Everyone gets into CYA mode and they turn off their common sense. Talk to his parents. Find out if he’s on medication or if he’s been exhibiting strange behavior. Talk to other students. Question him; don’t arrest him. The teacher (and subsequently, everyone else) took the most drastic steps available rather than taking a logical approach to determine what the threat truly was. And after all is said and done, their actions won’t prevent The Worst from happening again; either with this kid or with anyone else who goes off the beam.
Or are they just stupid? I knew the district’s spokesman when I was in junior high and, while he’s not as dumb as his brother, that job is better than I ever expected for him.
Er…
I am gobsmacked.

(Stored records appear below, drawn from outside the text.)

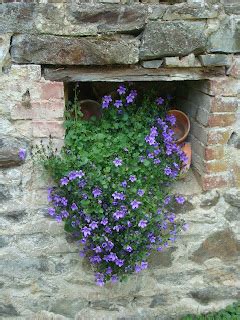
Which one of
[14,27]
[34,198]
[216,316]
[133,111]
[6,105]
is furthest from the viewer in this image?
[216,316]

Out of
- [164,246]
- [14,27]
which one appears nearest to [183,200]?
[164,246]

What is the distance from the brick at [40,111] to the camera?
237 cm

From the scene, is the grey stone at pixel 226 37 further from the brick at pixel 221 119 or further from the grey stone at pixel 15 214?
the grey stone at pixel 15 214

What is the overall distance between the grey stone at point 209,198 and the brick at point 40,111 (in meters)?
1.09

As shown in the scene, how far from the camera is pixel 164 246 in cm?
273

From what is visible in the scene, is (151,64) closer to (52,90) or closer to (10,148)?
(52,90)

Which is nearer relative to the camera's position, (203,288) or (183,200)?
(183,200)

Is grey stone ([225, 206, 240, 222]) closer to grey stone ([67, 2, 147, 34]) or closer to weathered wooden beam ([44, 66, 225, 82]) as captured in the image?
weathered wooden beam ([44, 66, 225, 82])

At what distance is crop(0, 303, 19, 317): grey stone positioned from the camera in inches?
109

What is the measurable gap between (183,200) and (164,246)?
13.8 inches

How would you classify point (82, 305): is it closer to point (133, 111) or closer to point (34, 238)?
point (34, 238)

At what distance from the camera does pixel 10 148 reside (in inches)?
95.8

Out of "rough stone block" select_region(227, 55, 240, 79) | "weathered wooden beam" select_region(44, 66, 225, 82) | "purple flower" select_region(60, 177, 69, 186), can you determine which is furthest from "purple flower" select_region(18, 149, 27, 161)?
"rough stone block" select_region(227, 55, 240, 79)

I really, really had hoped that the stupidity inherent to this kind of thinking had limits.
Obviously, I was wrong.
ETA: Sailboat, considering I’m participating in this thread, which is more than I do for gun rights threads, I think it’s fair to say that I’m at least as concerned about First Amendment rights as I am about Second Amendment rights.
If you’re expecting me to use guns to go free a kid on $75 bail, no matter what the idiocy of the charges involved, I’m afraid I’m going to disappoint you.
Potential homework assignment:
Read Poe’s “The Pit and the Pendulum”
and Jackson’s “The Lottery.”
Rewrite them so that they are non-violent. Describe what becomes of their literary merit.
Fantasy violence is quite different from real life violence. Teachers are just not equipped to read minds and know who is going to act out violence. All that we can do is be observant and play our trained hunches. We can take courses on what to look for, but we may be working with 150 students a day.
BTW, I did have a student who poured memo fluid down the hallway for the purpose of setting fire to it. The day before, the principal had failed to back me up on a disciplinary measure that I took with him.
You know, I’m sure that incident took place over thirty years ago. But I still sting from the injustice of it. There were so many incidents like that one.
No teacher should have to keep a student in her or his classroom that she thinks may be violent. I had a convicted rapist in my class in high school and no one from the administration informed me. I found out by accident. These are “nicities” that are so obvious that they aren’t even written into school policy.
There ought to be a policy in schools that when a teacher is held up at gunpoint by an intruder before school, other teachers are notified that there is an early morning danger. An official police report should be filed.
Let the teachers know when the second car is stolen from the teachers’ parking lot. Don’t wait until the sixth one.
Tell the teachers when you find guns in their rooms. It’s the respectful, professional thing to do. :rolleyes:
Sorry…I wandered away from the topic. I’m not afraid of the written word in a creative assignment unless it gets personal. By this time of year, the teacher should know the students well.